▶ **PROBLEM TO WORK ON**:
Turn the entries below, starting at their first line and ending at the line that contains "305L79 296H68L59 302L54", into a JSON list of strings with one string per line and no blank lines.

▶ **TASK INPUT**:
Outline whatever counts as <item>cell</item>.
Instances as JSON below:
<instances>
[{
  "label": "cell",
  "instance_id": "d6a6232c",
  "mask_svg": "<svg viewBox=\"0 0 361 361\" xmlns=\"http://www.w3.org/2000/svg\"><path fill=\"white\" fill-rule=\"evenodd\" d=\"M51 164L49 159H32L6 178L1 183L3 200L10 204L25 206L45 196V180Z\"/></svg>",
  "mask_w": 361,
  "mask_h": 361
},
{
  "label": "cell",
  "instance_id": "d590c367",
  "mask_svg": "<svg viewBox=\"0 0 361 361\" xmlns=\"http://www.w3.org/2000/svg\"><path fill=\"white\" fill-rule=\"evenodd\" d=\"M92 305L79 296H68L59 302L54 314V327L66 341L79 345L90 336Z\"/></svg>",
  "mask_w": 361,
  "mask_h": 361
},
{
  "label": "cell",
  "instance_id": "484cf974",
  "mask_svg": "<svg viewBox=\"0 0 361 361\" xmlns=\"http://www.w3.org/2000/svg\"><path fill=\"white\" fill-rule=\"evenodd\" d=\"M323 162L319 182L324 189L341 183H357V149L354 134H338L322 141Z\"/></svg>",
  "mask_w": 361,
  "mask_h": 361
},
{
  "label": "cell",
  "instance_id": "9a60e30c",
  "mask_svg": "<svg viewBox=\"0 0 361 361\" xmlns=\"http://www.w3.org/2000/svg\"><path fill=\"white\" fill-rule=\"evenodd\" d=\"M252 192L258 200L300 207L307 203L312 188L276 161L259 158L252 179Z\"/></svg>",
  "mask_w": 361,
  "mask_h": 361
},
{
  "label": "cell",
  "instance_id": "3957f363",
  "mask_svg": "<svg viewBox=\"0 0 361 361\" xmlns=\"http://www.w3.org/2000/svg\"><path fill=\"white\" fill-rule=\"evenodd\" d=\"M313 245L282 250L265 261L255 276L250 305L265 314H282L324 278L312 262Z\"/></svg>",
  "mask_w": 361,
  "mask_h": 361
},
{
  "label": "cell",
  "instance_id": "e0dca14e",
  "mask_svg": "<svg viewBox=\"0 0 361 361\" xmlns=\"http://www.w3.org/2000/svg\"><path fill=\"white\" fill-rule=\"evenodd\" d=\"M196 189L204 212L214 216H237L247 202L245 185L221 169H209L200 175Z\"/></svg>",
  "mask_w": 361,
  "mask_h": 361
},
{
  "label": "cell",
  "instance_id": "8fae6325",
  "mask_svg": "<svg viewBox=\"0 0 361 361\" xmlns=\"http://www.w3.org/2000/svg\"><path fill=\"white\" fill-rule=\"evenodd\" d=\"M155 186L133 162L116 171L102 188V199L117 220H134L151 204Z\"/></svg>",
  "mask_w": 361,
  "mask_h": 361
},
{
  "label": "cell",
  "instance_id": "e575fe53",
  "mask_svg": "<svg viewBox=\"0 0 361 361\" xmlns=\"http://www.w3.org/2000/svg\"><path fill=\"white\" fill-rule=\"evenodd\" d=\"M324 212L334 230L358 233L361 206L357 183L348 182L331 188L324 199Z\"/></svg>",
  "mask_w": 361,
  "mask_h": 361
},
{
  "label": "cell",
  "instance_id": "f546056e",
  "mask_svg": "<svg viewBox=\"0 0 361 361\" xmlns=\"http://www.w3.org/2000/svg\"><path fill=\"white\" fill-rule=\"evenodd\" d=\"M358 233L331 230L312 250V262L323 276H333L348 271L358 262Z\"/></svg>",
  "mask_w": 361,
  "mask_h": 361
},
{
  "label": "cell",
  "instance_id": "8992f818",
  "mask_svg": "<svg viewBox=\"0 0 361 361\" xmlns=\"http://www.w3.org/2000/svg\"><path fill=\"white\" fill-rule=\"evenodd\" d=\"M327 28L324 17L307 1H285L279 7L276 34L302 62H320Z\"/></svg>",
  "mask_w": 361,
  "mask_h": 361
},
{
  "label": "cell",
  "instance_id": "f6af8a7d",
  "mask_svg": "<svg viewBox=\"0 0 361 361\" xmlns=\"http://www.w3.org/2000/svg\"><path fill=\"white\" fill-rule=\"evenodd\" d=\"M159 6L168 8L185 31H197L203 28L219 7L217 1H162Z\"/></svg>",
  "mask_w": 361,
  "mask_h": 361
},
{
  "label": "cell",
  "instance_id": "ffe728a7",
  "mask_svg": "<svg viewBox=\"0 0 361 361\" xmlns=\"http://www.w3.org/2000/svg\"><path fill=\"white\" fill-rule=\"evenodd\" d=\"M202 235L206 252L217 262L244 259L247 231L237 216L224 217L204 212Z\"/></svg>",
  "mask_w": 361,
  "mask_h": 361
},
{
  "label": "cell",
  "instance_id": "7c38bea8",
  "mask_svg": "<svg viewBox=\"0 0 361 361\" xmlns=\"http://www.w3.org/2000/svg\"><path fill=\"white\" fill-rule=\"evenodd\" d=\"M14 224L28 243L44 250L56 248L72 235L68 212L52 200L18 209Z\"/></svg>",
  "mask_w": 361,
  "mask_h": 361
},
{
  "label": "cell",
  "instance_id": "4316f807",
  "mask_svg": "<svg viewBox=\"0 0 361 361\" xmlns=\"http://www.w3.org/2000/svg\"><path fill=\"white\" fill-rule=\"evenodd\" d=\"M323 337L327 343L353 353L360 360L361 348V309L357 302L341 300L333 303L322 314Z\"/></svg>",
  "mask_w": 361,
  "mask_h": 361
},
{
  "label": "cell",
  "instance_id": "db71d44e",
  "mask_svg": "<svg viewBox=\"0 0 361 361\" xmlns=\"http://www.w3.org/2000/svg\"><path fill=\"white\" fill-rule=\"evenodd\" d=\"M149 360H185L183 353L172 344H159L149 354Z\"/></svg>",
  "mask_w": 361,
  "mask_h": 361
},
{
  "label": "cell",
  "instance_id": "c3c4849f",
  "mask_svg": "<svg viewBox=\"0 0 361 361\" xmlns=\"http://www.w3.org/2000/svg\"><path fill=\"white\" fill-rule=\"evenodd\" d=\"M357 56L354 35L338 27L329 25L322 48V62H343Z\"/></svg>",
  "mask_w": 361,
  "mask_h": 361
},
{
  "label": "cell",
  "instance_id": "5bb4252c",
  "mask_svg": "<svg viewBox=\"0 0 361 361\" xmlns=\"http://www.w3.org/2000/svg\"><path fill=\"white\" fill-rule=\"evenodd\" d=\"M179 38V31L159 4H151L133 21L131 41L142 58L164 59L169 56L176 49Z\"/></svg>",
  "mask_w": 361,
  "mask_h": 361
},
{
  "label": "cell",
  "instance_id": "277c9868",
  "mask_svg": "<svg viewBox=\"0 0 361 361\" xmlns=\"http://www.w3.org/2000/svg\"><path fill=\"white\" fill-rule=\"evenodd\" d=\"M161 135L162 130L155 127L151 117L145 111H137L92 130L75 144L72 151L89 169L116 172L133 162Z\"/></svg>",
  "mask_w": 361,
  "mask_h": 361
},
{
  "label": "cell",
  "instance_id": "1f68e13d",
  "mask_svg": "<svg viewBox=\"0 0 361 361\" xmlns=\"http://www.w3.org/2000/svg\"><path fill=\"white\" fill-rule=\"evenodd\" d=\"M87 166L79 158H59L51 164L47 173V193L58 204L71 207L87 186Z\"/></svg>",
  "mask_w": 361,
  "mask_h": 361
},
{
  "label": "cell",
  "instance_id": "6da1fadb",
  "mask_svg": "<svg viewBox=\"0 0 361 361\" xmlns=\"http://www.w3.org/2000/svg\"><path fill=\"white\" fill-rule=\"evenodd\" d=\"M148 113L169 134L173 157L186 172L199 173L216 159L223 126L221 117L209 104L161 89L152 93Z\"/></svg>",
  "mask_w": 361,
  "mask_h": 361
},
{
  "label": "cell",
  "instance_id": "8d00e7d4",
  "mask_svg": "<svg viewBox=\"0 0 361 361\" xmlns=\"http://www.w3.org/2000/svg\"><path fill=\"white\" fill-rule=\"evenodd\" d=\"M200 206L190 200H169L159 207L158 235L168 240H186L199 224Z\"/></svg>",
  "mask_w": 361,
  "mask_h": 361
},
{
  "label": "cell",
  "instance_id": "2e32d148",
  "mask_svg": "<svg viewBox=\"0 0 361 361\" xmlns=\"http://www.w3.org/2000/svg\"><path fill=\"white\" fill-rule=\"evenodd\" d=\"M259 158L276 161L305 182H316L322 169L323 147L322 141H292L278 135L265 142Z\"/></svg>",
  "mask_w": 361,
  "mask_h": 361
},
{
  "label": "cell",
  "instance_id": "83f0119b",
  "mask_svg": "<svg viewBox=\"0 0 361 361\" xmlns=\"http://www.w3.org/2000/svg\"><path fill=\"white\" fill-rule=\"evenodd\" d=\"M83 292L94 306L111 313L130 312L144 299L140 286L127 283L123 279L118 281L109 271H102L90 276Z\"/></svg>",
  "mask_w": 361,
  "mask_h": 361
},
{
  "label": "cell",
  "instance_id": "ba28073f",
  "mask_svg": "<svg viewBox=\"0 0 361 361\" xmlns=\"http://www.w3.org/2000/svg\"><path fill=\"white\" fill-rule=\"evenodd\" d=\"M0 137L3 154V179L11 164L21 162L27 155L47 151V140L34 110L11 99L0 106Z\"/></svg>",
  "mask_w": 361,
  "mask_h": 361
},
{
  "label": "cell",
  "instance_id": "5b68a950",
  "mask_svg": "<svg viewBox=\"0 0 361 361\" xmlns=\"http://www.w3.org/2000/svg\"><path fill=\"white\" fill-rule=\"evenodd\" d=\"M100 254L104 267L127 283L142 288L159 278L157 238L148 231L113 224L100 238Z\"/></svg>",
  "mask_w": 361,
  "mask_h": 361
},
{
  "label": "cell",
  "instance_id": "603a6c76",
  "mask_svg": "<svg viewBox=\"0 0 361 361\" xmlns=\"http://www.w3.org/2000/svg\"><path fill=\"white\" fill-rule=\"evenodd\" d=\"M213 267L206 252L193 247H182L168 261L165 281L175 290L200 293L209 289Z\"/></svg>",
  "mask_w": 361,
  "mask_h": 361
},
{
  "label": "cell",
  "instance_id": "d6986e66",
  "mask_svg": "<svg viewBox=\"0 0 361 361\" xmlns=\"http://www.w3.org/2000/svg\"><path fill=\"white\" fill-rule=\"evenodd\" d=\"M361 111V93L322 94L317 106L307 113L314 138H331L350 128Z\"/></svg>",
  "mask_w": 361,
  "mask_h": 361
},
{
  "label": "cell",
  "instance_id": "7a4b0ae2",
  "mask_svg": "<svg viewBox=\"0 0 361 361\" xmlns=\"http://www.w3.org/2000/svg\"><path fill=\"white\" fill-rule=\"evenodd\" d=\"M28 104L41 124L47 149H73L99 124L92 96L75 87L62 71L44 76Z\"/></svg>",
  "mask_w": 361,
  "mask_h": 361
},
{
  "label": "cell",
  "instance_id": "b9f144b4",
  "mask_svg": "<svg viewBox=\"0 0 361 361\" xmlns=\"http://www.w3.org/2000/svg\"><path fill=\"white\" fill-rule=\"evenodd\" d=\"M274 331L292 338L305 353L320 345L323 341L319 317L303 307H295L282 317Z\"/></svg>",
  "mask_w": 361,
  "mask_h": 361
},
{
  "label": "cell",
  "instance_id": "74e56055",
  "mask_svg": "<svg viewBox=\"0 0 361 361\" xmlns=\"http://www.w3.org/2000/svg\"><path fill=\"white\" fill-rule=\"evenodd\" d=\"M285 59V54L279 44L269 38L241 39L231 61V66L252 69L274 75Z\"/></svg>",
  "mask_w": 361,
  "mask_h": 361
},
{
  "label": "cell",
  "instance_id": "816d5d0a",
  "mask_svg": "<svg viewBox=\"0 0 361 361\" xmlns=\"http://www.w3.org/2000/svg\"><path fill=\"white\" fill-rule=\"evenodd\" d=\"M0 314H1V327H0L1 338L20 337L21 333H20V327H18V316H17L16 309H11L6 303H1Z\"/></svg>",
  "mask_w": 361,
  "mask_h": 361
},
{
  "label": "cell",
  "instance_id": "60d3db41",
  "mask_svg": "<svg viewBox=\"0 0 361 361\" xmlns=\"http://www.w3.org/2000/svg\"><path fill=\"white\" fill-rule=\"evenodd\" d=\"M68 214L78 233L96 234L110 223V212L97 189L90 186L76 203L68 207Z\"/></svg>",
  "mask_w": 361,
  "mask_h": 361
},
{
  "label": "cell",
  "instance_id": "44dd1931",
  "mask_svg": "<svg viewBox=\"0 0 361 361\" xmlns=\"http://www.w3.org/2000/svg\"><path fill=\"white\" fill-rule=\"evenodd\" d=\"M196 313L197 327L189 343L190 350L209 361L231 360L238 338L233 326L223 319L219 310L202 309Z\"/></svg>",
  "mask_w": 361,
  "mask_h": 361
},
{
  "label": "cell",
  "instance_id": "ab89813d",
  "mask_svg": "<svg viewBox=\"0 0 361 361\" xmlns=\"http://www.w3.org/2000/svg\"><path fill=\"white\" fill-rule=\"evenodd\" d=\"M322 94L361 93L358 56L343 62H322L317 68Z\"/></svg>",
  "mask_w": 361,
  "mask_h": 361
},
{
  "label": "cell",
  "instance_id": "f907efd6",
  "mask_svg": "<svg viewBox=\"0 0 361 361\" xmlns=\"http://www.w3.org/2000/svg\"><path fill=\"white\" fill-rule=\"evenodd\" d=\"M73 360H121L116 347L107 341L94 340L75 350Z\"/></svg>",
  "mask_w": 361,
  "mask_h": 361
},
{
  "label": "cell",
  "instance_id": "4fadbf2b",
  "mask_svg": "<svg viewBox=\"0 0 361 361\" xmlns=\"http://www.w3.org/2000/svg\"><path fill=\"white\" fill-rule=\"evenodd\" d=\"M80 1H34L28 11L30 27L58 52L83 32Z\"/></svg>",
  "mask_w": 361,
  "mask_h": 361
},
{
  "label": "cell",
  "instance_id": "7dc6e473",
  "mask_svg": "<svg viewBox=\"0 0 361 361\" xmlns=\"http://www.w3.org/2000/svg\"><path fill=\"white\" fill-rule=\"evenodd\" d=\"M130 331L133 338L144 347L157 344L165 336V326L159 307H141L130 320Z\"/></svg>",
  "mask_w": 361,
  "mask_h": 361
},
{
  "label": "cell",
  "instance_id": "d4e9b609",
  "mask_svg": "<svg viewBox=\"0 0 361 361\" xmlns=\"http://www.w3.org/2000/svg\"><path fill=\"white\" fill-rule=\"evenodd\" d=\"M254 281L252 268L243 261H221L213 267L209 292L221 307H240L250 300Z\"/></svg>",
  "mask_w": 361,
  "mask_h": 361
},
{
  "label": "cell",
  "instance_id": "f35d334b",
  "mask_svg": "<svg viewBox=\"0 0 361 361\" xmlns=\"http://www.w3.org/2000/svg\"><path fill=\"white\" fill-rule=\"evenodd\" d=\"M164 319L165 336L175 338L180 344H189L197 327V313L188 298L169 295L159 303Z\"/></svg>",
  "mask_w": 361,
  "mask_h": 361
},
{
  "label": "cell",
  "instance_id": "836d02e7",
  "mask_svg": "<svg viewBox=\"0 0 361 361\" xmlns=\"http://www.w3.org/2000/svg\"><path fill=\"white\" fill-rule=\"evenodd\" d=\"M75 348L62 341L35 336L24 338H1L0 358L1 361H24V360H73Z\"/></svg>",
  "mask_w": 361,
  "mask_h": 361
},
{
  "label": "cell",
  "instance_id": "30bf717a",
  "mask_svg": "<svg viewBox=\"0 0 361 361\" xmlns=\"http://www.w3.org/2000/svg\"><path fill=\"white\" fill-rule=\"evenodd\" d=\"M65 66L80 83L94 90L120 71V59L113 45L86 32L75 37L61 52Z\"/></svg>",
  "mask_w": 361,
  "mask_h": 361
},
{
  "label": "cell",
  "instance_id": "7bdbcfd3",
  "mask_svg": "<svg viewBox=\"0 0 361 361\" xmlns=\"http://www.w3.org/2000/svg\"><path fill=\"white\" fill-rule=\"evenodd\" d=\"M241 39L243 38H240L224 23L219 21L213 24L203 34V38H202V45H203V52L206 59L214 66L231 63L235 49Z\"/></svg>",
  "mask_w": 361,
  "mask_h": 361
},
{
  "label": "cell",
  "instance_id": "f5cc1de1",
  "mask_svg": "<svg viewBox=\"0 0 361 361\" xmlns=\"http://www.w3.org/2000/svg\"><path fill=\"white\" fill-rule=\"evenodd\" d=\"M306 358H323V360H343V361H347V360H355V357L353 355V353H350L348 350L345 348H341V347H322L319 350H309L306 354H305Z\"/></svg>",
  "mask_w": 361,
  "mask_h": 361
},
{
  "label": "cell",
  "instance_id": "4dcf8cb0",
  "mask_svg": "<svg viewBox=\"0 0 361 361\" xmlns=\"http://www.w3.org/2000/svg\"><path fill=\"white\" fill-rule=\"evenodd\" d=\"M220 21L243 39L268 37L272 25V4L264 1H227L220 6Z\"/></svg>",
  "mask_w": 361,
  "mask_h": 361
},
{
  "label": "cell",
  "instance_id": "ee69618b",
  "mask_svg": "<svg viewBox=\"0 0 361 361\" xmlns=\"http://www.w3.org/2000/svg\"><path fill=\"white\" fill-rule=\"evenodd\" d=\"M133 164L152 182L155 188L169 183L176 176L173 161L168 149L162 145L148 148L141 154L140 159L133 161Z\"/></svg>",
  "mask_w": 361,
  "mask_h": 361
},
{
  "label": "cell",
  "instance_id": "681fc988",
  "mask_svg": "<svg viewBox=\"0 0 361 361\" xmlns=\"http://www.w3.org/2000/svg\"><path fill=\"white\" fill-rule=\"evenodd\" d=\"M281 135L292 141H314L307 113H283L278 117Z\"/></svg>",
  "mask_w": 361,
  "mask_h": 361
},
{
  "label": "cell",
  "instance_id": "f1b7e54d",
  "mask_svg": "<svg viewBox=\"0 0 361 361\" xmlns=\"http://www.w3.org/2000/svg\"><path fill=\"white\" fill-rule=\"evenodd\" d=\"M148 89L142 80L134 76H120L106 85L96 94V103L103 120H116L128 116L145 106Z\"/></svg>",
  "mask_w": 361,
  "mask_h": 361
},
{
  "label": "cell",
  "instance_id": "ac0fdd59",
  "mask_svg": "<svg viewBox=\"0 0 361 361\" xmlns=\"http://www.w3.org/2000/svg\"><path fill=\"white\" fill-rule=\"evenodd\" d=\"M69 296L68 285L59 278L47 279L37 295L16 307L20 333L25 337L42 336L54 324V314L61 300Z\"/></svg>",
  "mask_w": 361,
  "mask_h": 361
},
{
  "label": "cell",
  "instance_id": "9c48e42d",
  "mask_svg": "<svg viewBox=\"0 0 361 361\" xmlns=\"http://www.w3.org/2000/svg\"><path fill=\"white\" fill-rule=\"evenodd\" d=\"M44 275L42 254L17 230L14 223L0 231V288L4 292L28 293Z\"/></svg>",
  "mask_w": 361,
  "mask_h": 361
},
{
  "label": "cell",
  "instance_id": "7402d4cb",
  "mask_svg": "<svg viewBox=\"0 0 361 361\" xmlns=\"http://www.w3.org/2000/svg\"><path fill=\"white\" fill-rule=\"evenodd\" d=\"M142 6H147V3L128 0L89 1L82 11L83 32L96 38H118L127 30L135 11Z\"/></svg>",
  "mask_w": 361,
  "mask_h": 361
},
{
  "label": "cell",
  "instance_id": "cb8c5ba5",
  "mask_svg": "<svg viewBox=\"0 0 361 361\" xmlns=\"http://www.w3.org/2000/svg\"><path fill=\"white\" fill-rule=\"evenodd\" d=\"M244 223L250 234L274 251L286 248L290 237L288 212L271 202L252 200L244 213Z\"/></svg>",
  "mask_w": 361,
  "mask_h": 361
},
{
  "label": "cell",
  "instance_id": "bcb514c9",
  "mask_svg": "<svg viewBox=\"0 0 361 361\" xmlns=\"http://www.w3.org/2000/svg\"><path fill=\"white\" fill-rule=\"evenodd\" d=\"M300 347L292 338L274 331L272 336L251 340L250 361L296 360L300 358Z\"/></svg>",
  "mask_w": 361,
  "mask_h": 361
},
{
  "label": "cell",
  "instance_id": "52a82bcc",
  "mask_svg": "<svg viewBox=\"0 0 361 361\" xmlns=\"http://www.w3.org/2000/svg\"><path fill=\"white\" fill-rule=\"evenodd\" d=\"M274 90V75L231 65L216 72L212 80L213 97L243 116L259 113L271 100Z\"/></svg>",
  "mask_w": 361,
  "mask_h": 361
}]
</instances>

▶ **RESPONSE TO THE EXERCISE**:
[
  "Outline whatever counts as <item>cell</item>.",
  "Instances as JSON below:",
  "<instances>",
  "[{",
  "  \"label\": \"cell\",",
  "  \"instance_id\": \"d6a6232c\",",
  "  \"mask_svg\": \"<svg viewBox=\\\"0 0 361 361\\\" xmlns=\\\"http://www.w3.org/2000/svg\\\"><path fill=\\\"white\\\" fill-rule=\\\"evenodd\\\" d=\\\"M51 164L49 159H32L6 178L1 183L3 200L10 204L25 206L45 196V180Z\\\"/></svg>\",",
  "  \"mask_w\": 361,",
  "  \"mask_h\": 361",
  "},",
  "{",
  "  \"label\": \"cell\",",
  "  \"instance_id\": \"d590c367\",",
  "  \"mask_svg\": \"<svg viewBox=\\\"0 0 361 361\\\" xmlns=\\\"http://www.w3.org/2000/svg\\\"><path fill=\\\"white\\\" fill-rule=\\\"evenodd\\\" d=\\\"M92 305L79 296H68L59 302L54 314V327L66 341L79 345L90 336Z\\\"/></svg>\","
]